Linguistic trend alert! "Having a moment," the saying used to denote something, someone or someplace fashionable and trendy, has become fashionable and trendy itself. Maybe even excessively so.
Check out the results of my vaguely scientific study! The numbers come from plugging "having a moment" into various media search engines. I extrapolated 2010 figures from the number of mentions in the first three months of the year.
The Voice's search engine was down, the Observer returned zilch and the New Yorker has been dropping the phrase about once a year.
Digging into the findings we can see who and what, exactly, are having moments:
Resurgent old white women like Betty White (two "having a moment" mentions on Gawker in as many weeks) and Patti Smith (on this website).

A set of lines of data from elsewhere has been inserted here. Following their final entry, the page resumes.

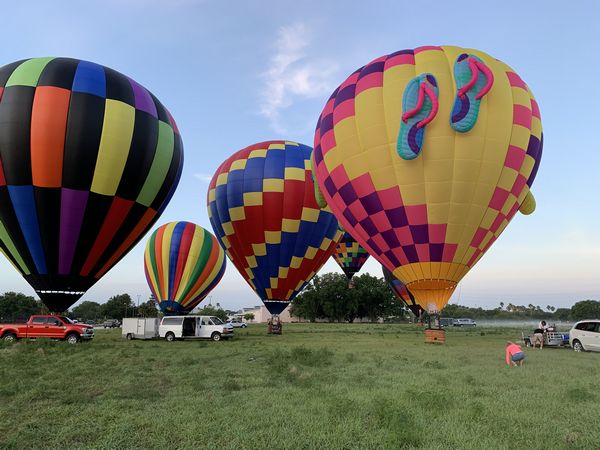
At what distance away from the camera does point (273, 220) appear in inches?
1013

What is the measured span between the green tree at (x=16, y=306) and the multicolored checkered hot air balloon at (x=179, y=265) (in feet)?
238

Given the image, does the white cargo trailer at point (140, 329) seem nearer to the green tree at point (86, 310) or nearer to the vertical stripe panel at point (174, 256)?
the vertical stripe panel at point (174, 256)

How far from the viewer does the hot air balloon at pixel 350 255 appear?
4347cm

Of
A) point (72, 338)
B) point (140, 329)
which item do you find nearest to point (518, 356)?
point (72, 338)

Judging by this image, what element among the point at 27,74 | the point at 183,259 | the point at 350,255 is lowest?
the point at 183,259

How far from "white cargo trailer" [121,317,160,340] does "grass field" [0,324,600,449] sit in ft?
44.8

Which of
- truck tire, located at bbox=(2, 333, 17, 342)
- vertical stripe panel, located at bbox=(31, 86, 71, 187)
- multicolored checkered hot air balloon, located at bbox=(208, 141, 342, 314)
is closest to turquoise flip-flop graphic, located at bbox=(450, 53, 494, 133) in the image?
multicolored checkered hot air balloon, located at bbox=(208, 141, 342, 314)

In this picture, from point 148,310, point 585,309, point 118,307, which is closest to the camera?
point 148,310

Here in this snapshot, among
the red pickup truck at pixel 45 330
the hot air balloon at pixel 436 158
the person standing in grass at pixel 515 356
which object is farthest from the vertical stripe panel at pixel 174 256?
the person standing in grass at pixel 515 356

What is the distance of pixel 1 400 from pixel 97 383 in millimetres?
1986

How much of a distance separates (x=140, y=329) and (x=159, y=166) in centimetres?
1219

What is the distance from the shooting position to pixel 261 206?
25688mm

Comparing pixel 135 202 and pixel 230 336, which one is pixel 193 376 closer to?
pixel 135 202

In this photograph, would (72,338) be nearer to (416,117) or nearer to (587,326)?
(416,117)
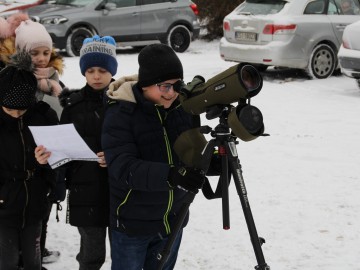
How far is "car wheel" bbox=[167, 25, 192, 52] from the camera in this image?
1561cm

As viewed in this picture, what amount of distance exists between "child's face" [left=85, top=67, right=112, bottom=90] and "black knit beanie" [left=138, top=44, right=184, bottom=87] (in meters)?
0.61

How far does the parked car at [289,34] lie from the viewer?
35.6 ft

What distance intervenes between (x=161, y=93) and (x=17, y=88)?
0.92 meters

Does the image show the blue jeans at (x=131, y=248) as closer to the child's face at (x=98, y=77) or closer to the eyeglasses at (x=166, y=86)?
the eyeglasses at (x=166, y=86)

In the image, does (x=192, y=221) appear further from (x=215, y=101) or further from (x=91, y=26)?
(x=91, y=26)

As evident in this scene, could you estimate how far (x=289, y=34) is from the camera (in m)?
10.9

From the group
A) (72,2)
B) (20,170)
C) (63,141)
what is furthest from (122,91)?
(72,2)

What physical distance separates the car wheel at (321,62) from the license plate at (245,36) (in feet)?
3.56

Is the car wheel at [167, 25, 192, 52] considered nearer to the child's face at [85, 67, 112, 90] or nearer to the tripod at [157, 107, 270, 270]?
the child's face at [85, 67, 112, 90]

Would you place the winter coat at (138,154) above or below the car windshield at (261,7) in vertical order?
above

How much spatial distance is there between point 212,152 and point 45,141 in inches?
37.4

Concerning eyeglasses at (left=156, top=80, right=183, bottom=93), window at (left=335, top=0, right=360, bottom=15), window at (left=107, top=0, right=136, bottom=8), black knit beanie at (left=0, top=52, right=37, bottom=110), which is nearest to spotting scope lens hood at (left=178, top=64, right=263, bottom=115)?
eyeglasses at (left=156, top=80, right=183, bottom=93)

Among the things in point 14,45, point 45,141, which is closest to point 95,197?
point 45,141

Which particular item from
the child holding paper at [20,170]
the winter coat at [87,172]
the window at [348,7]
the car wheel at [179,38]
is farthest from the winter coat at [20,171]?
the car wheel at [179,38]
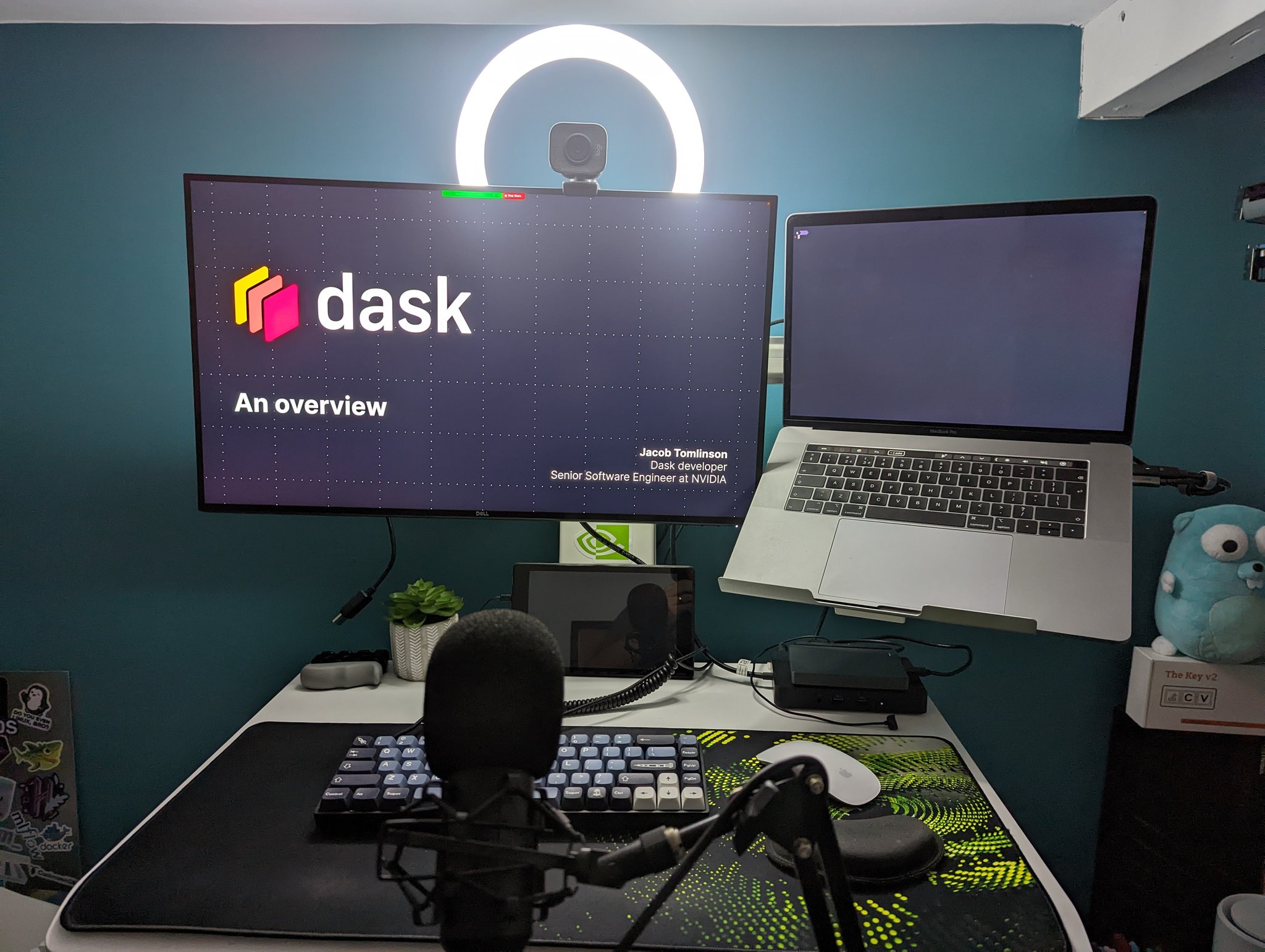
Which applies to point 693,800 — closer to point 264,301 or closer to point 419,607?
point 419,607

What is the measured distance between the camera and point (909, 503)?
3.38ft

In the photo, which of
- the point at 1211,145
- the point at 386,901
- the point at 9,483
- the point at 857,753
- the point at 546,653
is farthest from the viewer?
the point at 9,483

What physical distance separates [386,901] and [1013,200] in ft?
4.13

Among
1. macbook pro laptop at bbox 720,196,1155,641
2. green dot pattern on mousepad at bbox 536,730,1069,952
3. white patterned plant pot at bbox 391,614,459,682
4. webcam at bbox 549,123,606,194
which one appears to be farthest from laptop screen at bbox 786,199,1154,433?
white patterned plant pot at bbox 391,614,459,682

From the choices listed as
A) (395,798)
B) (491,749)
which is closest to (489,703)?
(491,749)

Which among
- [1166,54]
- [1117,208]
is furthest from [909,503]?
[1166,54]

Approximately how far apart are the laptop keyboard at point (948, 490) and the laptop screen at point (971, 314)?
0.06 meters

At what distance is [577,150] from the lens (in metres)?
1.03

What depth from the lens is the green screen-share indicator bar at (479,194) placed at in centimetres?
103

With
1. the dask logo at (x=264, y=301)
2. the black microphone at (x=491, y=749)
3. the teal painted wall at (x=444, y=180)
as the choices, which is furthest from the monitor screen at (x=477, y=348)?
the black microphone at (x=491, y=749)

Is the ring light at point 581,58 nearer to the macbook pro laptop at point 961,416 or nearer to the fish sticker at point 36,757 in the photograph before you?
the macbook pro laptop at point 961,416

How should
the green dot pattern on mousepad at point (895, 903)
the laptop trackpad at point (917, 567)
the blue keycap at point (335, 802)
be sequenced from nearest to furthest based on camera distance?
the green dot pattern on mousepad at point (895, 903), the blue keycap at point (335, 802), the laptop trackpad at point (917, 567)

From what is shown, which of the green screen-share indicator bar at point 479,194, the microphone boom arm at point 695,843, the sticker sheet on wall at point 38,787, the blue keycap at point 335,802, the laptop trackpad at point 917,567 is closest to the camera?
the microphone boom arm at point 695,843

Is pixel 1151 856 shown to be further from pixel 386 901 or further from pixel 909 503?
pixel 386 901
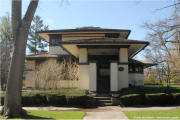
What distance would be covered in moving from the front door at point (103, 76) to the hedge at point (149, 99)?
3.59 m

Gay men like Christian Siriano (his reality show called Having A Moment accounted for three Post mentions alone, but did not skew results in the other sources) and, along those lines, a Gawker headline declaring that "TV's Gay Teens Are Having A Moment."

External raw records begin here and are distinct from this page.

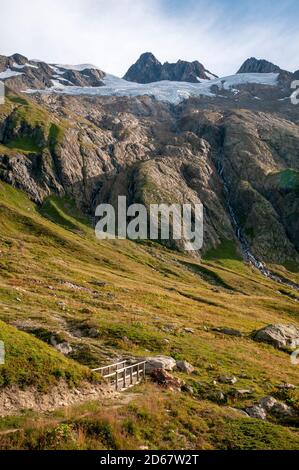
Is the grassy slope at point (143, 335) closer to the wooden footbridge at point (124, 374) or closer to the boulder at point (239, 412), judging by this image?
the boulder at point (239, 412)

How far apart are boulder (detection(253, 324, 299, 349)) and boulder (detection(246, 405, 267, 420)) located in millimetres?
33341

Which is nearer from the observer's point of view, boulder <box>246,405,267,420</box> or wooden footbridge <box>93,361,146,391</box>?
boulder <box>246,405,267,420</box>

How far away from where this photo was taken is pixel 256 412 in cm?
3038

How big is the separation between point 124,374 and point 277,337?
38072 mm

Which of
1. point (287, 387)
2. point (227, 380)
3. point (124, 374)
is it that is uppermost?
point (124, 374)

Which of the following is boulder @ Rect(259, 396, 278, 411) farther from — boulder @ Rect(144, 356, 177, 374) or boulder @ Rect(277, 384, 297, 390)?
boulder @ Rect(144, 356, 177, 374)

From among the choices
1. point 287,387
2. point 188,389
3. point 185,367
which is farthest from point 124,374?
point 287,387

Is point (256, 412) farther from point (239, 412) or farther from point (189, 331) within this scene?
point (189, 331)

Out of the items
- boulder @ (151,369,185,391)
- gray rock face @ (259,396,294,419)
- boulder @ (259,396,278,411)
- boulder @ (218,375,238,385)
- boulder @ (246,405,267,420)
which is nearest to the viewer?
boulder @ (246,405,267,420)

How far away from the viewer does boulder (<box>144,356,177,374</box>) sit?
37.1 m

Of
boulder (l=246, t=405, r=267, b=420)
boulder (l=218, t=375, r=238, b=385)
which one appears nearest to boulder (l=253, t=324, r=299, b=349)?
boulder (l=218, t=375, r=238, b=385)

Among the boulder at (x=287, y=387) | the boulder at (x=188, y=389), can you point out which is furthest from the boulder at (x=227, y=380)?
the boulder at (x=188, y=389)

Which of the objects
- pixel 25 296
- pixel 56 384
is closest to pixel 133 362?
pixel 56 384
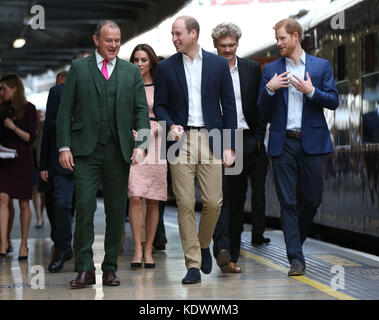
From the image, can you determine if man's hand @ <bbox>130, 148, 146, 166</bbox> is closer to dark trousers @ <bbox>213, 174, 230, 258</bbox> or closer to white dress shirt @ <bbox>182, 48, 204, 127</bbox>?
white dress shirt @ <bbox>182, 48, 204, 127</bbox>

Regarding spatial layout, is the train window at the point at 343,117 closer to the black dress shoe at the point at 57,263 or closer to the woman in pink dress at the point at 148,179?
the woman in pink dress at the point at 148,179

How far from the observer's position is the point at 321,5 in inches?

Music white people like: MGMT and the "raw side" of country music (both per the Times).
To be fair, the old internet archives are often better at turning up new data. And outlets like the Times and New York have boosted their online presence over the years, adding constantly refreshed blogs that would make any popular turn of phrase more abundant.
As for the emphasis on old women, this is the Age of the Cougar. Gay men? It's New York! And white people, well, the catchphrase is a little too dorky to be used by anyone else.
Still though, meta tipping point reached, is having a moment primed to jump the shark?